Tafamidis meglumine should be added to the standard of care for the treatment of patients with ATTR-PN . Physicians should monitor patients and continue to assess the need for other therapy, including the need for liver transplantation, as part of this standard of care. As there are no data available regarding the use of tafamidis meglumine post-liver transplantation, this drug should be discontinued in patients who undergo liver transplantation.
This medicinal product contains no more than 44 mg sorbitol in each capsule. Sorbitol is a source of fructose.
The additive effect of concomitantly administered products containing sorbitol (or fructose) and dietary intake of sorbitol (or fructose) should be taken into account.

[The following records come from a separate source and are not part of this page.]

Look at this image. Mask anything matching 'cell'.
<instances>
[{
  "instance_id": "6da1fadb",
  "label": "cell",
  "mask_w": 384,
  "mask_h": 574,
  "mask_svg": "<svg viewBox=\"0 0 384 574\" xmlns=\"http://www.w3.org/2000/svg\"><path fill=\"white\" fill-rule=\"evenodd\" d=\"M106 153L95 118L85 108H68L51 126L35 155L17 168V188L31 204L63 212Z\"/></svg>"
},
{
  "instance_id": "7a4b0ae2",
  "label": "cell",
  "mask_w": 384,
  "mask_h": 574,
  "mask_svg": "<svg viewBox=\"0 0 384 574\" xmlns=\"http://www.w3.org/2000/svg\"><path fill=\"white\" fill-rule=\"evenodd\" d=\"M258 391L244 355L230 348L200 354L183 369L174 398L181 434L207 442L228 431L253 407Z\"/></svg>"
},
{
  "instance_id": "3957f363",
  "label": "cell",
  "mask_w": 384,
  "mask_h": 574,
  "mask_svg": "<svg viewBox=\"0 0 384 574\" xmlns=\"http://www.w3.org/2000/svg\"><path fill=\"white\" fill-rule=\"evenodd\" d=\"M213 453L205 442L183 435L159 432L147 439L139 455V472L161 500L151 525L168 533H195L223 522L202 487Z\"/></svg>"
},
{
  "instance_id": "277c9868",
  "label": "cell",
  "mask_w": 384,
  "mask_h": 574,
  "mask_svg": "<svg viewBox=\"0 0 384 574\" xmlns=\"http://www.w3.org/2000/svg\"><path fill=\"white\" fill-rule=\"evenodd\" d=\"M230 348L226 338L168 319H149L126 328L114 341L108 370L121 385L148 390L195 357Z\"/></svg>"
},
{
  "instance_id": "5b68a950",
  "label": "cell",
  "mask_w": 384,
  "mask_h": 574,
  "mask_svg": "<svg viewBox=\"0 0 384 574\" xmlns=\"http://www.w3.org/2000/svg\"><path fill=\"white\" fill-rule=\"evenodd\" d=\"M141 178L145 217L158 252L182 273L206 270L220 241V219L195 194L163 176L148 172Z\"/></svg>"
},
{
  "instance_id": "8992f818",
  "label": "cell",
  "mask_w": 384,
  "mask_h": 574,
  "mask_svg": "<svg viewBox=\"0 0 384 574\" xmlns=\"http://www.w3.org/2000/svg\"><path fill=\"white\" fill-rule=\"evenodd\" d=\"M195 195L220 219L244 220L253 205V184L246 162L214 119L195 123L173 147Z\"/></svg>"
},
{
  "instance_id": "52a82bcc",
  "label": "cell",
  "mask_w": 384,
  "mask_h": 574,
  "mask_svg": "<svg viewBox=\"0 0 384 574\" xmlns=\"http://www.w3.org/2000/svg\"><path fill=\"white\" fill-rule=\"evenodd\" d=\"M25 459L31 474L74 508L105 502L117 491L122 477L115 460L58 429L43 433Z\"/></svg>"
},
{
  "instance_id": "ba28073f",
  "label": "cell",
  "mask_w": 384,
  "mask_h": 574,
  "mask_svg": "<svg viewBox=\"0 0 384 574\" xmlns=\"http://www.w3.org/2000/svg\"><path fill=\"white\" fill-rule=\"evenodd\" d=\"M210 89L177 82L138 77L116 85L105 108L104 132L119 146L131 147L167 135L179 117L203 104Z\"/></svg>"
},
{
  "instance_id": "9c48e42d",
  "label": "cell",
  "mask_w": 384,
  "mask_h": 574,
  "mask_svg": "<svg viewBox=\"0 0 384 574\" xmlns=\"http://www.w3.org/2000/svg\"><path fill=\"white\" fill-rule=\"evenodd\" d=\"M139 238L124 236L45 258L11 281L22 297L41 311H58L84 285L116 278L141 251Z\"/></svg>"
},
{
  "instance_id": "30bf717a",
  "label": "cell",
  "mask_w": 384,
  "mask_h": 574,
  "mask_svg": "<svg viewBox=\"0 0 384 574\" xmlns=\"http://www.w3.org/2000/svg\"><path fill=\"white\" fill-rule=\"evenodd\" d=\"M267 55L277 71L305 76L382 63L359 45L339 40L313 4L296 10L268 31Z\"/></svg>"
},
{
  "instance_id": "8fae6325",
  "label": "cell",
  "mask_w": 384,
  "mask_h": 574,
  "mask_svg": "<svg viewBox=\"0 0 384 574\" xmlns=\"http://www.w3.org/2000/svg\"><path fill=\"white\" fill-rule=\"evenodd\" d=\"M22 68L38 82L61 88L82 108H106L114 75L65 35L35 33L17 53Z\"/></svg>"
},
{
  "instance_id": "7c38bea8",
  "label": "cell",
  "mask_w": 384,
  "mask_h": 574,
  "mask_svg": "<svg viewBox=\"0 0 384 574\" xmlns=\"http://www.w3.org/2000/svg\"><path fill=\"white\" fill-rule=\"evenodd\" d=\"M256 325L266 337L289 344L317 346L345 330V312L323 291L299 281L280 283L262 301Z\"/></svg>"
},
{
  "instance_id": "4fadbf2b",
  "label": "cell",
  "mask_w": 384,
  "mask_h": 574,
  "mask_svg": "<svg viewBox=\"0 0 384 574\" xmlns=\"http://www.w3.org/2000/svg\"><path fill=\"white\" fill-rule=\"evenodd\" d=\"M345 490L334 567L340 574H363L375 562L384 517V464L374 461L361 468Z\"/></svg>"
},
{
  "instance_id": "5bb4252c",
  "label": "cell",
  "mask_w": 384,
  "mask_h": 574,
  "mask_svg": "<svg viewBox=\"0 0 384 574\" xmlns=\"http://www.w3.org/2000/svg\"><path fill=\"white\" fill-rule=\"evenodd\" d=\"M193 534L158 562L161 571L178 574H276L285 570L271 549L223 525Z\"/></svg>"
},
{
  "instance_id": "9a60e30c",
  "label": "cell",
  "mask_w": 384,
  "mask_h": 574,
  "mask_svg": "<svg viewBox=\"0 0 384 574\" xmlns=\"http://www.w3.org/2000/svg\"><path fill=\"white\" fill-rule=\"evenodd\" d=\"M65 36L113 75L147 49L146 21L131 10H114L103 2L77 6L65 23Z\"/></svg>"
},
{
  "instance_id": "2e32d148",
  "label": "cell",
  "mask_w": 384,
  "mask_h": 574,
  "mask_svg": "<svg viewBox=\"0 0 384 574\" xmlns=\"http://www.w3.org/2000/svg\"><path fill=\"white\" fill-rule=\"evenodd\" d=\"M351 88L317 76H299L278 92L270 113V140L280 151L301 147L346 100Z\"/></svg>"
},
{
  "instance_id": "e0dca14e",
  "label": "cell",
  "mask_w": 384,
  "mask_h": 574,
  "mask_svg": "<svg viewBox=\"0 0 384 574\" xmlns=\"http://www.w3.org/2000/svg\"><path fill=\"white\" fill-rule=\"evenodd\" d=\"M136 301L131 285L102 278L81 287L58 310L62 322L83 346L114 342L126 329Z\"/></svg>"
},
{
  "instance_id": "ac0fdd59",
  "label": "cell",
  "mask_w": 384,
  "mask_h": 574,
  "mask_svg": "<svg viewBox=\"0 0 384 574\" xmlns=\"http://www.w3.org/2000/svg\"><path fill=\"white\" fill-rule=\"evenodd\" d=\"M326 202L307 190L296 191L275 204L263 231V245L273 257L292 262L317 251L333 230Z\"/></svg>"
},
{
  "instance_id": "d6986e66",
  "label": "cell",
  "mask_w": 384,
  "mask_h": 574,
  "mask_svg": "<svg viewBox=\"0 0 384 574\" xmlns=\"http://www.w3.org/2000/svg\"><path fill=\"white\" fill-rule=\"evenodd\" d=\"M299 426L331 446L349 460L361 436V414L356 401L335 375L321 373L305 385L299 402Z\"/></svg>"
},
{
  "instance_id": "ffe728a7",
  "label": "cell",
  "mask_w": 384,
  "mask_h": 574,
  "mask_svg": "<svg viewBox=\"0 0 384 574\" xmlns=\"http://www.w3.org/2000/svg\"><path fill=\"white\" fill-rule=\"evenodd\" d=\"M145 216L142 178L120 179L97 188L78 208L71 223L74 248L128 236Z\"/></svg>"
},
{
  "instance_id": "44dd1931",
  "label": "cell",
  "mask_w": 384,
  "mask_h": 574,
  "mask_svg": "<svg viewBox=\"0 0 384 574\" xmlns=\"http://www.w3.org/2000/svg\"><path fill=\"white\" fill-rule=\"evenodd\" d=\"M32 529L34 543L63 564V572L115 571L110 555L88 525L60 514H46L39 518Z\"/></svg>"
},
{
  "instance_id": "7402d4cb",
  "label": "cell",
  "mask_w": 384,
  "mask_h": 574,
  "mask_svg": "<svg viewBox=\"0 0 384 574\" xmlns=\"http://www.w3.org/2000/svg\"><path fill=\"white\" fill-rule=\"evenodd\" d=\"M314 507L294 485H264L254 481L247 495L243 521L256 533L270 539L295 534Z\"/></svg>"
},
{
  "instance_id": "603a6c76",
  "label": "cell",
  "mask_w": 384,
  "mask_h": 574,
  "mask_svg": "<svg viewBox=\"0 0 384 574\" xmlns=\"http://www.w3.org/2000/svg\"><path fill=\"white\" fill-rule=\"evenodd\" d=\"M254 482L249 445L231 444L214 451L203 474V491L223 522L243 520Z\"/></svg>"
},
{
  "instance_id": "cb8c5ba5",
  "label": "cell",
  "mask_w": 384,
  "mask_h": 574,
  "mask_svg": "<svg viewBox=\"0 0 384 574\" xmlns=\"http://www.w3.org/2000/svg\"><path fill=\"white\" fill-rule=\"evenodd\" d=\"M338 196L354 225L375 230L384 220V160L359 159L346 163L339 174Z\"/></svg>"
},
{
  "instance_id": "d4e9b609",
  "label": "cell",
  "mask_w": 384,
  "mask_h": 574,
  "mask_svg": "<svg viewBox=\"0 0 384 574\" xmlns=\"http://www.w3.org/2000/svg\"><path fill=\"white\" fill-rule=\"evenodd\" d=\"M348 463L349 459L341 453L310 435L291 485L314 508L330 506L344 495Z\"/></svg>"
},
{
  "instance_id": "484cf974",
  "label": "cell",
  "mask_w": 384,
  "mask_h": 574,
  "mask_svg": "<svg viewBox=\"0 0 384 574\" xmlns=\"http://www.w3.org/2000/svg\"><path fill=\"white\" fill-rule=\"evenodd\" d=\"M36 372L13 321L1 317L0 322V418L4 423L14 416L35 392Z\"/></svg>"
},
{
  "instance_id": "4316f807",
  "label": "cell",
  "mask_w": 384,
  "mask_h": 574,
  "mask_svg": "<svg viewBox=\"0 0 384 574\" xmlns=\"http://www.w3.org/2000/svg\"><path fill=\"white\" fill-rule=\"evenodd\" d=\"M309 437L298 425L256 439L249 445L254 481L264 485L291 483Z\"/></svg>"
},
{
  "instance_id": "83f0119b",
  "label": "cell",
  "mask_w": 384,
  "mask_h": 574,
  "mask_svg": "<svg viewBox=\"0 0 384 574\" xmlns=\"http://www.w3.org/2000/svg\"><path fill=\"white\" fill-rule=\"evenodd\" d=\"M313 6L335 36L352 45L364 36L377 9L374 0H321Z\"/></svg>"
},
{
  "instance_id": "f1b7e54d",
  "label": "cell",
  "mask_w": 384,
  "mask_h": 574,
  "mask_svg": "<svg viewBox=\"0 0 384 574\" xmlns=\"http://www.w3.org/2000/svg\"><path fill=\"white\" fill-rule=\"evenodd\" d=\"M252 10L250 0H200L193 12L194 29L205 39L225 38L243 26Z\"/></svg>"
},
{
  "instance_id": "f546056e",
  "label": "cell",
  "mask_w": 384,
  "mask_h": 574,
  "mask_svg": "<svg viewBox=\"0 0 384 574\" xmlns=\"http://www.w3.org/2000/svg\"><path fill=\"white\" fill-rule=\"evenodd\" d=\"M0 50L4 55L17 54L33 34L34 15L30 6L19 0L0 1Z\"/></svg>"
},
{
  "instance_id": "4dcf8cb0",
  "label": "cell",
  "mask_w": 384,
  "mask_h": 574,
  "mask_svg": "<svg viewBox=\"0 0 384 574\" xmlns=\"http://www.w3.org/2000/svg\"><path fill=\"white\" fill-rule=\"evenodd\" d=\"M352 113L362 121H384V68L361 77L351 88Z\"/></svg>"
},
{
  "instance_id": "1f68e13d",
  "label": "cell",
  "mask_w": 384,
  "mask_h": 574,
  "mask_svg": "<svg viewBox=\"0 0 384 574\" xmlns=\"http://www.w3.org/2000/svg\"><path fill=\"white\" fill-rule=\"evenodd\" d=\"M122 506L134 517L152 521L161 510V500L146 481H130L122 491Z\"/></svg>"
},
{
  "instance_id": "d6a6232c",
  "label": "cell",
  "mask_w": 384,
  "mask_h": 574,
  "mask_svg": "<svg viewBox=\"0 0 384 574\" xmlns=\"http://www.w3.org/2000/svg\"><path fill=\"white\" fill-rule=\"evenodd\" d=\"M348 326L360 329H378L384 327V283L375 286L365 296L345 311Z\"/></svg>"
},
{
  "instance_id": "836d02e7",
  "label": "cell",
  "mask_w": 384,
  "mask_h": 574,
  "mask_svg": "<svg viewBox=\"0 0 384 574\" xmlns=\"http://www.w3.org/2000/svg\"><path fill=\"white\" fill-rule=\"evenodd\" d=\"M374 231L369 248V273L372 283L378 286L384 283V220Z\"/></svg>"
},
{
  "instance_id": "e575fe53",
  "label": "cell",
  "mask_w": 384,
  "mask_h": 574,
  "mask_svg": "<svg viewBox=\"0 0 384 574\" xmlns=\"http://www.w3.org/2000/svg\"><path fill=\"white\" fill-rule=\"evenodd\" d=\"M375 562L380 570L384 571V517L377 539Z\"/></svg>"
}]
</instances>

The content of sorbitol in medicinal products for oral use may affect the bioavailability of other medicinal products for oral use administered concomitantly.
Side Effects
Very common: Urinary tract infection, vaginal infection, diarrhoea, upper abdominal pain.
See prescribing information for full details.
Drug interactions
In a clinical study in healthy volunteers, 20 mg tafamidis meglumine did not induce or inhibit the cytochrome P450 enzyme CYP3A4 .
In vitro Tafamidis inhibits the efflux transporter BCRP (breast cancer resistant protein) with IC50=1.16 μM and may cause drug-drug interactions at clinically relevant concentrations with substrates of this transporter (e.g. methotrexate, rosuvastatin, imatinib) following a 20 mg tafamidis meglumine dose. Likewise, tafamidis inhibits the uptake transporters OAT1 and OAT3 (organic anion transporters) with IC50=2.9 μM and IC50=2.36 μM, respectively, and may cause drug-drug interactions at clinically relevant concentrations with substrates of these transporters (e.g. non-steroidal anti-inflammatory drugs, bumetanide, furosemide, lamivudine, methotrexate, oseltamivir, tenofovir, ganciclovir, adefovir, cidofovir, zidovudine, zalcitabine).
Based on in vitro data, the maximal predicted changes in AUC of OAT1 and OAT3 substrates were determined to be less than 1.25 for the tafamidis meglumine 20 mg dose, therefore, inhibition of OAT1 or OAT3 transporters by tafamidis is not expected to result in clinically significant interactions.
No interaction studies have been performed evaluating the effect of other medicinal products on tafamidis meglumine.
Pregnancy and Lactation
Pregnancy
There are no data on the use of tafamidis megluminein pregnant women. See prescribing information for full details.
Lactation: Tafamidis meglumine should not be used during breast-feeding. See prescribing information for full details.
Overdose
There is minimal clinical experience with overdose. During clinical trials, two patients diagnosed with transthyretin amyloid cardiomyopathy (ATTR-CM) accidentally ingested a single tafamidis meglumine dose of 160 mg without the occurrence of any associated adverse events. The highest dose of tafamidis meglumine given to healthy volunteers in a clinical trial was 480 mg as a single dose . There was one reported treatment-related adverse event of mild hordeolum at this dose Management
In case of overdose, standard supportive measures should be instituted as required.
Important notes
Laboratory test abnormality
Tafamidis may decrease serum concentrations of total thyroxine, without an accompanying change in free thyroxine (T4) or thyroid stimulating hormone (TSH). This observation in total thyroxine values may likely be the result of reduced thyroxine binding to or displacement from transthyretin (TTR) due to the high binding affinity tafamidis has to the TTR thyroxine receptor. No corresponding clinical findings consistent with thyroid dysfunction have been observed.